> What is being asked
Starting with the line that includes "Looking at this scene, would", write out every remaining line of the records below exactly as it appears, leaving out any images.

Start Available records

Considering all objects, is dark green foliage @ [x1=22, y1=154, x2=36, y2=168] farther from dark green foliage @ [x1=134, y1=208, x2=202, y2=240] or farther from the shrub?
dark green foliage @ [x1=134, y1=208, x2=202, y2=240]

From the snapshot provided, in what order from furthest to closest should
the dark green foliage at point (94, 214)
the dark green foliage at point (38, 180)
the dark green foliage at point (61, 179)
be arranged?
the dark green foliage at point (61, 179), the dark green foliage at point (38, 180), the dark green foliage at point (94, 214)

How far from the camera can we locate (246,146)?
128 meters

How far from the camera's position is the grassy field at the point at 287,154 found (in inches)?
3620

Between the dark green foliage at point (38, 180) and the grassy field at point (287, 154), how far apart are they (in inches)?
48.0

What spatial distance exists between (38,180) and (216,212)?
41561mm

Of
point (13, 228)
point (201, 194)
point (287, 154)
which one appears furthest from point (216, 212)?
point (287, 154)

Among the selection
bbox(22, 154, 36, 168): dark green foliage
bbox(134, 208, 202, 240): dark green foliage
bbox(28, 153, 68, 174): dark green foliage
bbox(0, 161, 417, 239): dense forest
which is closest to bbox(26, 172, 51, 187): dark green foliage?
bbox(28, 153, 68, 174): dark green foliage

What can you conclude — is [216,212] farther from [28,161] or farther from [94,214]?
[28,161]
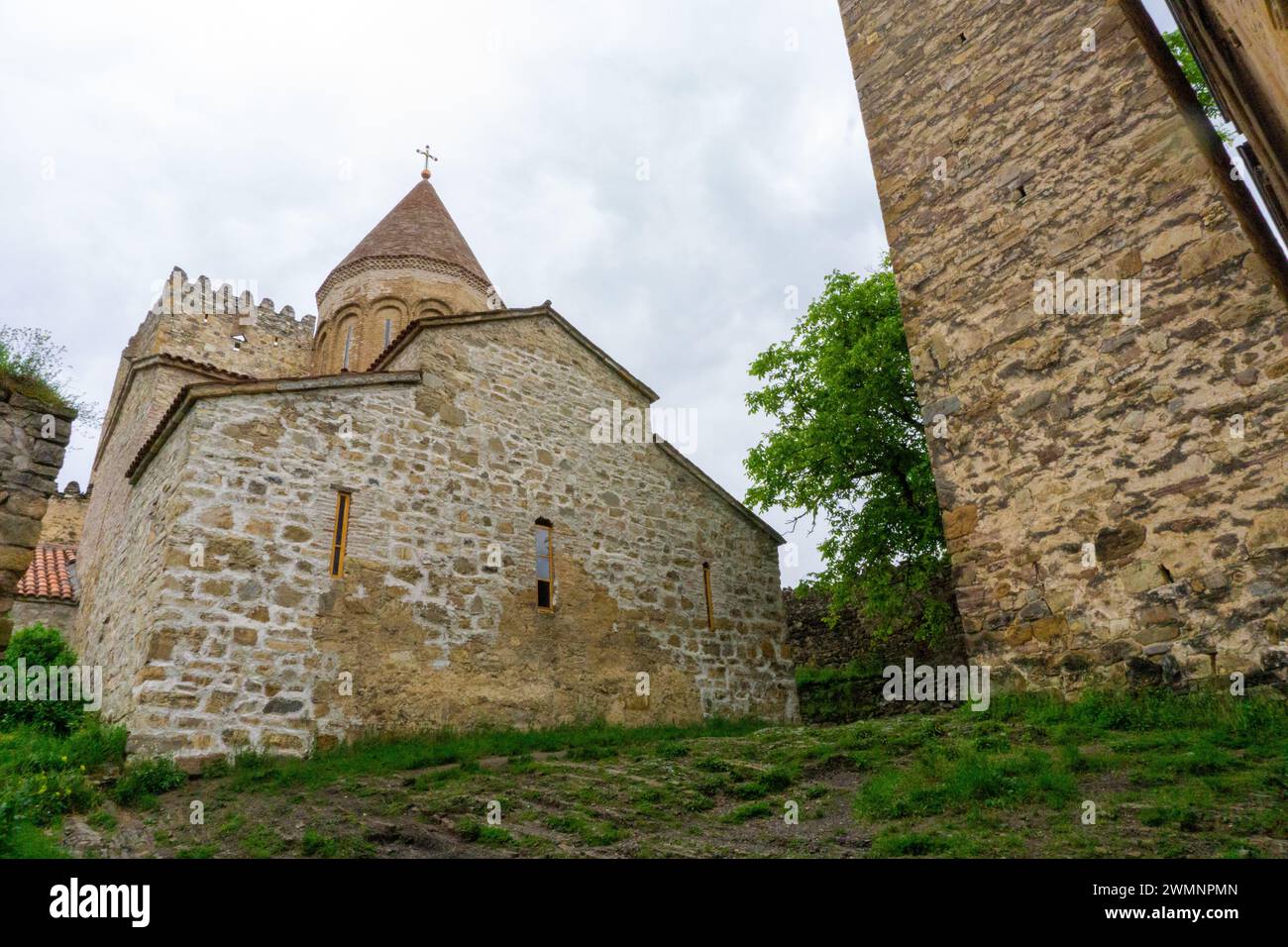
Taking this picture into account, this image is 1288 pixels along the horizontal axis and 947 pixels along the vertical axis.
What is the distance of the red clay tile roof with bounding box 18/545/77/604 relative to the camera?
1427 centimetres

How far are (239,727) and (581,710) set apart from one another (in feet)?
14.2

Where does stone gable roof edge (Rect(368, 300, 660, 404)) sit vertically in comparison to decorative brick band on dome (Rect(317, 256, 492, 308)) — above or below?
below

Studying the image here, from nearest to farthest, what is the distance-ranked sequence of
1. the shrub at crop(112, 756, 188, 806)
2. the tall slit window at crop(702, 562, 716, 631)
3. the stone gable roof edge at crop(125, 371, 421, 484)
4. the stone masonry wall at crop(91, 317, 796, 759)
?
1. the shrub at crop(112, 756, 188, 806)
2. the stone masonry wall at crop(91, 317, 796, 759)
3. the stone gable roof edge at crop(125, 371, 421, 484)
4. the tall slit window at crop(702, 562, 716, 631)

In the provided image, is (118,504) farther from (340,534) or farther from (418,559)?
(418,559)

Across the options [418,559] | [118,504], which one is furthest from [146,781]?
[118,504]

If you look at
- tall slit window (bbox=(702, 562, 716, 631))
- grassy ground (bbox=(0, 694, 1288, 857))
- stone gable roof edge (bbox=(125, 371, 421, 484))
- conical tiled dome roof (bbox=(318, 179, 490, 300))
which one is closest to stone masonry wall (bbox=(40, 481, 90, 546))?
conical tiled dome roof (bbox=(318, 179, 490, 300))

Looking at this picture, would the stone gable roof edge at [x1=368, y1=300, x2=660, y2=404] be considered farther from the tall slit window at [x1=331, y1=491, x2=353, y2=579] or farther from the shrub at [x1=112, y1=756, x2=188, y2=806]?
the shrub at [x1=112, y1=756, x2=188, y2=806]

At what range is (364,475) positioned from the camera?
9938 mm

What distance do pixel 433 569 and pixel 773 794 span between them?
564 centimetres

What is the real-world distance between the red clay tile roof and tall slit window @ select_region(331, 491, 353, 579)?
7384 millimetres

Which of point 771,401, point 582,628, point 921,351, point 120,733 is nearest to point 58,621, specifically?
point 120,733

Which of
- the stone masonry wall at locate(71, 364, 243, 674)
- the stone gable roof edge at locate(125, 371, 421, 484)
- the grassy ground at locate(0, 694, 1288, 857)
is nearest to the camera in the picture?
the grassy ground at locate(0, 694, 1288, 857)

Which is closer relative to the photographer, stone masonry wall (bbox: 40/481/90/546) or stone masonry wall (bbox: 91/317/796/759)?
stone masonry wall (bbox: 91/317/796/759)
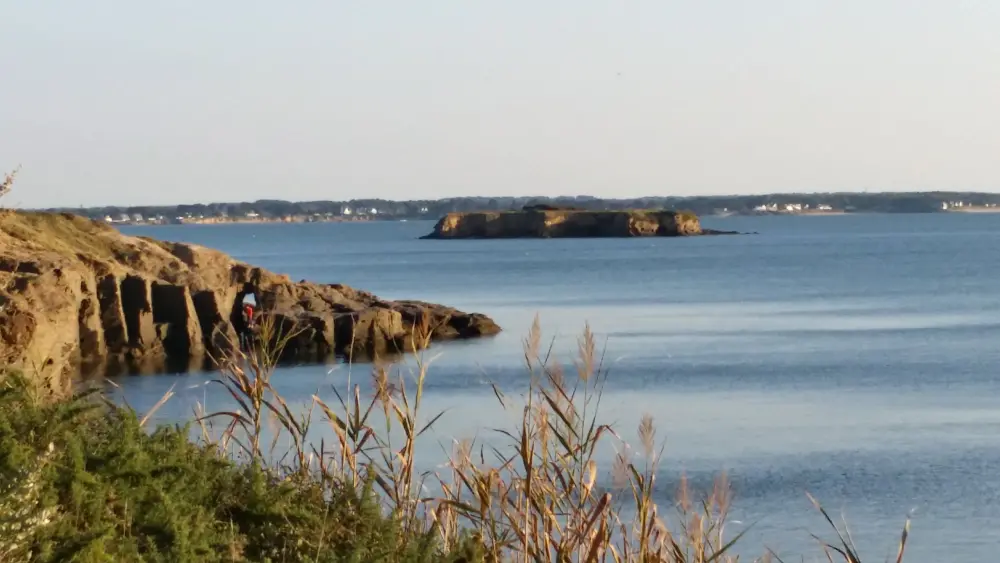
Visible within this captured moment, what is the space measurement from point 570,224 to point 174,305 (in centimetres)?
14253

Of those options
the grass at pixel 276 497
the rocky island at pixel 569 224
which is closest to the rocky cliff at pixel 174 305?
the grass at pixel 276 497

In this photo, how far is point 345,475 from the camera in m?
6.60

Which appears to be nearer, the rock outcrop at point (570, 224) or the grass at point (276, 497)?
the grass at point (276, 497)

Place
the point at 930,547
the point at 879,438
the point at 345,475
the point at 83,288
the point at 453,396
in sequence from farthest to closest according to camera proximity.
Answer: the point at 83,288 < the point at 453,396 < the point at 879,438 < the point at 930,547 < the point at 345,475

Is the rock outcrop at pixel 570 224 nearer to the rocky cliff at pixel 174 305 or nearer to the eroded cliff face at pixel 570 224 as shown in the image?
the eroded cliff face at pixel 570 224

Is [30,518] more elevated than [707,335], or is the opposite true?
[30,518]

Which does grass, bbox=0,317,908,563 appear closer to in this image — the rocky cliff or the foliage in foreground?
the foliage in foreground

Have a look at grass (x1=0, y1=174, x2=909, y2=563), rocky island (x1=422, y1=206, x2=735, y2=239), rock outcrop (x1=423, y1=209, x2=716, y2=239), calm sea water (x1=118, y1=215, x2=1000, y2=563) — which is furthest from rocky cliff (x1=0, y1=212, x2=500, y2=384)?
rocky island (x1=422, y1=206, x2=735, y2=239)

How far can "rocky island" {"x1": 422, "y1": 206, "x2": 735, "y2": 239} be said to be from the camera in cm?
17262

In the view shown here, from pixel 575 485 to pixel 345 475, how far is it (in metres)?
1.22

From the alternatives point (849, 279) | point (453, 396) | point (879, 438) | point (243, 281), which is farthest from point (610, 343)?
point (849, 279)

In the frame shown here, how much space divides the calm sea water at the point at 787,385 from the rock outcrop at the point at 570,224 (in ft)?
309

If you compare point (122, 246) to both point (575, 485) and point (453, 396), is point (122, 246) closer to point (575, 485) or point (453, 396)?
point (453, 396)

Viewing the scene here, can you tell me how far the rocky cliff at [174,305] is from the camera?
31109 mm
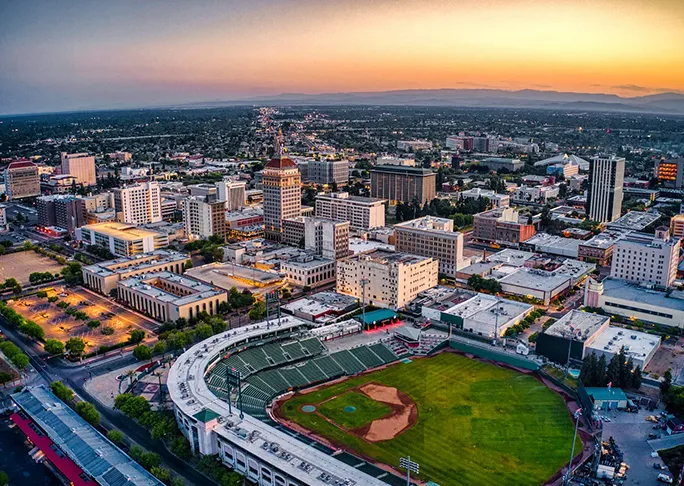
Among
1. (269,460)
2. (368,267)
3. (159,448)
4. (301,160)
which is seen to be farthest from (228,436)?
(301,160)

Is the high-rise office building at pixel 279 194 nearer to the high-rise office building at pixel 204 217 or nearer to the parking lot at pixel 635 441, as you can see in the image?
the high-rise office building at pixel 204 217

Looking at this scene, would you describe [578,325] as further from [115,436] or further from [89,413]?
[89,413]

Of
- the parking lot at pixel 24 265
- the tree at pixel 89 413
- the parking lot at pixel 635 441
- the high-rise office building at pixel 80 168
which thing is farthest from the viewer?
the high-rise office building at pixel 80 168

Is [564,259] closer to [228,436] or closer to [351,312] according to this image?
[351,312]

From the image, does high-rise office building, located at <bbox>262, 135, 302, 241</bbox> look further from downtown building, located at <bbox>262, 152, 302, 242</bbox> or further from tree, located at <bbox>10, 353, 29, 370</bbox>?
tree, located at <bbox>10, 353, 29, 370</bbox>

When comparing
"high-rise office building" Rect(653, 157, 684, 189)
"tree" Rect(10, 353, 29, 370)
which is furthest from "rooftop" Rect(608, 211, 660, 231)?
"tree" Rect(10, 353, 29, 370)

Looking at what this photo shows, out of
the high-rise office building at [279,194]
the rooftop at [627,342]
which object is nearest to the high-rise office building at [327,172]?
the high-rise office building at [279,194]
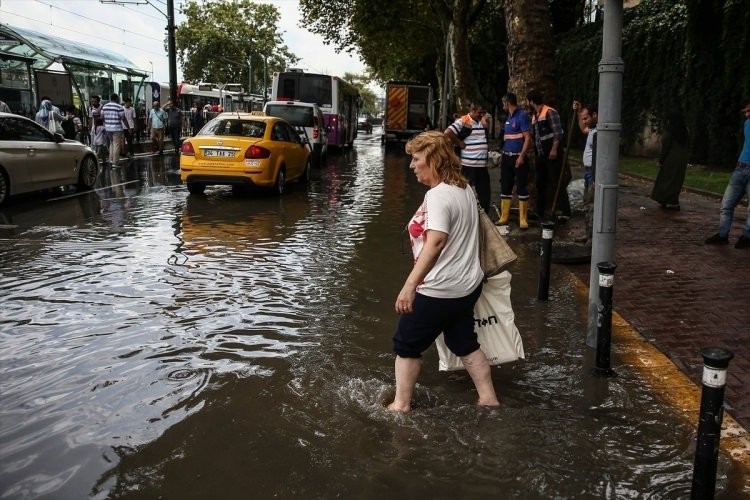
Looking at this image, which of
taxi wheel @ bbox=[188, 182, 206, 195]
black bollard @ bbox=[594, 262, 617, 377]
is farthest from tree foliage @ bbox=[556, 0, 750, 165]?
black bollard @ bbox=[594, 262, 617, 377]

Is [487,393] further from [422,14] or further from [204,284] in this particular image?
[422,14]

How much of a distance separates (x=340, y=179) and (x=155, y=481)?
49.9 feet

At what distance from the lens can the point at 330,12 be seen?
39.8 metres

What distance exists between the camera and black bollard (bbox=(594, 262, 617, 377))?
14.6 ft

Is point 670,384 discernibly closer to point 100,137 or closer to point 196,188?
point 196,188

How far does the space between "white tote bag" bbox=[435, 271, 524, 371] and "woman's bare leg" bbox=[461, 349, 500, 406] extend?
0.18 m

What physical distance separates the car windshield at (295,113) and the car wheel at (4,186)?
9810mm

End Available records

> Task answer
Looking at this scene, would you describe [578,325] as further from [115,436] or further from [89,413]?
[89,413]

Of
- the parking lot at pixel 24 265
- the tree at pixel 89 413
- the parking lot at pixel 635 441
- the high-rise office building at pixel 80 168
which thing is farthest from the viewer?
the high-rise office building at pixel 80 168

Is [564,259] closer to [228,436] or closer to [351,312] according to this image?
[351,312]

From the image, does high-rise office building, located at <bbox>262, 135, 302, 241</bbox> look further from downtown building, located at <bbox>262, 152, 302, 242</bbox> or further from tree, located at <bbox>10, 353, 29, 370</bbox>?
tree, located at <bbox>10, 353, 29, 370</bbox>

When comparing
"high-rise office building" Rect(653, 157, 684, 189)
"tree" Rect(10, 353, 29, 370)
which is furthest from "rooftop" Rect(608, 211, 660, 231)?
"tree" Rect(10, 353, 29, 370)

Looking at what this photo shows, out of
the high-rise office building at [279,194]
the rooftop at [627,342]
which object is nearest to the high-rise office building at [327,172]?
the high-rise office building at [279,194]
Looking at this image, which of
taxi wheel @ bbox=[188, 182, 206, 195]
black bollard @ bbox=[594, 262, 617, 377]
is farthest from tree foliage @ bbox=[556, 0, 750, 165]?
black bollard @ bbox=[594, 262, 617, 377]

Is [487,393] further from [422,14] or further from [204,284] in this particular image?
[422,14]

How much of a distance separates (x=340, y=179) and (x=155, y=481)?
49.9 feet

At what distance from the lens can the point at 330,12 be seen?
39.8 metres

What distance exists between the camera and black bollard (bbox=(594, 262, 617, 377))?
14.6 ft

Is point 670,384 discernibly closer to point 100,137 or closer to point 196,188?
point 196,188

How far does the space between "white tote bag" bbox=[435, 271, 524, 371] and "woman's bare leg" bbox=[461, 349, 500, 406] extend?
0.18 m

What physical distance separates the car windshield at (295,113) and the car wheel at (4,186)?
9810mm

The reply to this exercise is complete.